APPELLATE COURT OF ILLINOIS FIRST JUDICIAL DISTRICT SECOND DIVISION
Dec 22, 2015
2015 Ill. App. 131865 (Ill. App. Ct. 2015)

Opinion

No. 1-13-1865

12-22-2015

THE PEOPLE OF THE STATE OF ILLINOIS, Plaintiff-Appellee, v. CHANCELLOR AARON, Defendant-Appellant.


NOTICE: This order was filed under Supreme Court Rule 23 and may not be cited as precedent by any party except in the limited circumstances allowed under Rule 23(e)(1).

Appeal from the Circuit Court of Cook County.

No. 03 CR 10179

Honorable Mary Margaret Brosnahan, Judge Presiding.

PRESIDING JUSTICE PIERCE delivered the judgment of the court.
Justices Simon and Hyman concurred in the judgment.

ORDER

¶ 1 Held: Denial of leave to file successive post-conviction petition was erroneous as it stated a newly-discovered claim of actual innocence; recantation by a key eyewitness was of such conclusive character as to probably change the outcome upon retrial.

¶ 2 Following a jury trial, defendant Chancellor Aaron was convicted of first degree murder and sentenced to 45 years' imprisonment. We affirmed the judgment on direct appeal. People v. Aaron, No. 1-06-3187 (2008)(unpublished order under Supreme Court Rule 23). We also affirmed the summary dismissal of his 2009 post-conviction petition. People v. Aaron, No. 1-10

0056 (2012)(unpublished order under Supreme Court Rule 23). Defendant now appeals from a 2013 order denying him leave to file a successive post-conviction petition. On appeal, he contends that he has presented a colorable claim of actual innocence because a key trial witness has recanted his identification of defendant as the killer. For the reasons stated below, we reverse the denial of leave and remand for further proceedings on the successive petition.

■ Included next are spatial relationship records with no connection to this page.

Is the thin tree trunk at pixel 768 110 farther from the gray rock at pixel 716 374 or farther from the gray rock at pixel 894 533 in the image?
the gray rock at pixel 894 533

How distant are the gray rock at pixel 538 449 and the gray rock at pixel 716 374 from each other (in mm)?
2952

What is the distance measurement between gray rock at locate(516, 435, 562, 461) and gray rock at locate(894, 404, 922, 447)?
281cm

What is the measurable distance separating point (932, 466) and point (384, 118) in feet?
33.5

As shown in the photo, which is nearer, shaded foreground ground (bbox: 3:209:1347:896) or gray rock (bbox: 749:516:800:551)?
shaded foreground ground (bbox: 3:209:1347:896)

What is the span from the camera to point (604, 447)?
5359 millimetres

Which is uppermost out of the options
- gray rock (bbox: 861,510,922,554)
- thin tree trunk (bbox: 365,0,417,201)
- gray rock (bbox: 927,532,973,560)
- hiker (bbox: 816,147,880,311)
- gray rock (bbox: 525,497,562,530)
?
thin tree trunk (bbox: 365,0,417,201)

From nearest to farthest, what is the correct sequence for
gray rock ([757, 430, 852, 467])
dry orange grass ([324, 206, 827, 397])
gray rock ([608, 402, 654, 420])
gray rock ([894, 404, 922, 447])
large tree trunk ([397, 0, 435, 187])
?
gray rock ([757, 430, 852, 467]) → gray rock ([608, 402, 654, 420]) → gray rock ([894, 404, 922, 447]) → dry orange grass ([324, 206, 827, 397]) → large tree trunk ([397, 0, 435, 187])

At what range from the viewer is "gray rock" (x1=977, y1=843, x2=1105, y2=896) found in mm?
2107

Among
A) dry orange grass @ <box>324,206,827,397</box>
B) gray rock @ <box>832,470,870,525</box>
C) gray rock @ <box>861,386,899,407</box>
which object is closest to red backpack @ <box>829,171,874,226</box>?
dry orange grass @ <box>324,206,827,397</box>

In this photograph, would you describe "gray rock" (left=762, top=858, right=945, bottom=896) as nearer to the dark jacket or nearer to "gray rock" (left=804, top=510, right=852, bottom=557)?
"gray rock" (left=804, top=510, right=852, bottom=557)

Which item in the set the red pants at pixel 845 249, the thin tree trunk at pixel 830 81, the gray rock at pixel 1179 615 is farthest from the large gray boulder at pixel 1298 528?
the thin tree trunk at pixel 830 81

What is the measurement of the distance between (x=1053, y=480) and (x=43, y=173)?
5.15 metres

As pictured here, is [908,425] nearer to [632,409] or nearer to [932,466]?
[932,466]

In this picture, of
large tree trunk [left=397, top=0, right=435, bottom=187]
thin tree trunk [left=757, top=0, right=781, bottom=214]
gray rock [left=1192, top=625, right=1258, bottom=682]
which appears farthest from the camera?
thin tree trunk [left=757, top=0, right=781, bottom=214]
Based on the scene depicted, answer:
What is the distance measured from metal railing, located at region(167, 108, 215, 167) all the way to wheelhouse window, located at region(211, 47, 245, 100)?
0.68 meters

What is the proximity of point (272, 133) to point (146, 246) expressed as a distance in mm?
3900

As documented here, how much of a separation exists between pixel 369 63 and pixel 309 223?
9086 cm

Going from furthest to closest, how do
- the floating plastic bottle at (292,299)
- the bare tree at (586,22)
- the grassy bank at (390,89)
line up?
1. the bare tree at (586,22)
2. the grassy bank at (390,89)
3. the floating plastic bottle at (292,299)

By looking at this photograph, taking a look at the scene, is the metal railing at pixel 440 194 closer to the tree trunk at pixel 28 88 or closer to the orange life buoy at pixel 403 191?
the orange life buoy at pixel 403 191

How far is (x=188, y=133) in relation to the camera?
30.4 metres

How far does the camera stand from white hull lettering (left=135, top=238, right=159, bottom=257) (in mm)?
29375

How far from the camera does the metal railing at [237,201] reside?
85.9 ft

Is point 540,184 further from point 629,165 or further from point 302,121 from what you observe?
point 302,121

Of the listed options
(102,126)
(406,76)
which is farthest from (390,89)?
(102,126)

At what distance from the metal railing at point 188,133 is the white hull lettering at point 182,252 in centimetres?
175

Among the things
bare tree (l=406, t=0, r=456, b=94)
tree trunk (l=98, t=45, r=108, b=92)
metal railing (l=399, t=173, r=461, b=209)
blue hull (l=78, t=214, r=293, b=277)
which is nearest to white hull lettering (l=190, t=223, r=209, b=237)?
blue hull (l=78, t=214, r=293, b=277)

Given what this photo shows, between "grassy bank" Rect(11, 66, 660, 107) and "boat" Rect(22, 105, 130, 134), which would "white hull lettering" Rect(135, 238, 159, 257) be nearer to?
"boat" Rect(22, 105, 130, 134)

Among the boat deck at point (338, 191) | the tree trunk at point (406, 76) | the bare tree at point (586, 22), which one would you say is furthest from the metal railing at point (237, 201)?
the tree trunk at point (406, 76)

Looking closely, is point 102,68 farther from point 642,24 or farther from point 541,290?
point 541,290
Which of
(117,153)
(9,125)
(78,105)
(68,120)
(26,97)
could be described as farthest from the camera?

¶ 3 Defendant and codefendant Kirk Horshaw were charged with first degree murder and attempted first degree murder for, on or about May 7, 2002, allegedly fatally shooting Aaron Crawford and shooting at Daniel Wesley. The State went to trial against defendant in 2005 on first degree murder alone.

¶ 4 At trial, Wesley testified that he was with Crawford on a street corner when they saw defendants across the street. Wesley and Crawford were in the Black Disciples gang and defendants were in the rival Gangster Disciples; Wesley knew defendant for over seven years. Crawford and Horshaw argued, but when Horshaw drew a gun, Wesley fled. He saw both defendant and Horshaw firing guns but did not see who shot Crawford. When the shooting stopped, Crawford was lying on the ground. Wesley, and a fellow Black Disciple who Wesley knew only as Jermaine, went over to Crawford and took him to the hospital in a car. When Wesley was interviewed by police on the night of the shooting, he described seeing defendant holding a gun. Wesley was arrested several months later on unrelated charges and pled guilty to a weapons offense. When he was arrested again in April 2003, he gave a statement to police and an Assistant State's Attorney (ASA) implicating defendant in the Crawford shooting; Wesley pled guilty to weapons charges (though another charge was dismissed) and received a prison sentence. Wesley also testified before the grand jury in May 2003. In December 2004, defendant's brother asked Wesley to give a statement to defense counsel Joseph Breen. Wesley

signed an exculpatory statement provided by Breen, to the effect that he saw the faces of both shooters but neither was defendant. Wesley testified that the statement was untrue but denied that defendant's brother or anyone else threatened him into making the statement.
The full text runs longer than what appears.